Chapitre 2 Qualité de vie et conditions de travail

Article 1 Articulation entre la vie personnelle et la vie professionnelle

2.1.1 Charge de travail et conciliation avec la vie personnelle

  • Etat des lieux

Nous rappelons que la population de Manutan Collectivités est composée de personnes qui badgent et de personnes au forfait jours ou heures. Pour chaque population, des dispositifs sont mis en place pour veiller à l’équilibre vie professionnelle et vie personnelle.

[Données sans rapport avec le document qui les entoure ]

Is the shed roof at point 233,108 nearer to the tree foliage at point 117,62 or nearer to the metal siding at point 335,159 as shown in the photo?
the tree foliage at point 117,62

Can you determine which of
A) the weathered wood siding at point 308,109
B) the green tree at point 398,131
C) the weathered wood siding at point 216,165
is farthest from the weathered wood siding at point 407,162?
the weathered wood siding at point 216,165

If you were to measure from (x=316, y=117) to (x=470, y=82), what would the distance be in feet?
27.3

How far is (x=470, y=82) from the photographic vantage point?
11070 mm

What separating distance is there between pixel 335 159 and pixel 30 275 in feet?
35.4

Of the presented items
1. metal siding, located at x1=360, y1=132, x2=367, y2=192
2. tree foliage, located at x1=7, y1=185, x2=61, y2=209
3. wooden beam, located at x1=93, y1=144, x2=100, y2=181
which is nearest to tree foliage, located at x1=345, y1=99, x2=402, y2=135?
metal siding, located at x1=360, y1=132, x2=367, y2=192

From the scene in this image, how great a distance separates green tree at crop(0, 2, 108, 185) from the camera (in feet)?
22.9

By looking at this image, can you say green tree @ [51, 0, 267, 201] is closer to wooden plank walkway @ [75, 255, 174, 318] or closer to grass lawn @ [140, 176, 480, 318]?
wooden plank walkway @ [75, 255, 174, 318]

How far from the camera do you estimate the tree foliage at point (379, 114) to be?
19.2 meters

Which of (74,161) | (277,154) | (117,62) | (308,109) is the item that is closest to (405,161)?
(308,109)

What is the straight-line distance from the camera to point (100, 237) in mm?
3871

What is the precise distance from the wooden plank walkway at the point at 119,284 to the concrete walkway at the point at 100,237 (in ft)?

Pour les personnes qui badgent, nous rappelons que selon l’accord temps de travail signé le 26 avril 2011, l’horaire hebdomadaire est de 34h donc mieux disant que le cadre légal qui est de 35h. Par ailleurs cette population utilise un compteur permettant de réguler le temps de travail au regard de notre saisonnalité. Les collaborateurs/trices bénéficient ainsi de 25 jours maximum de DCMS par an.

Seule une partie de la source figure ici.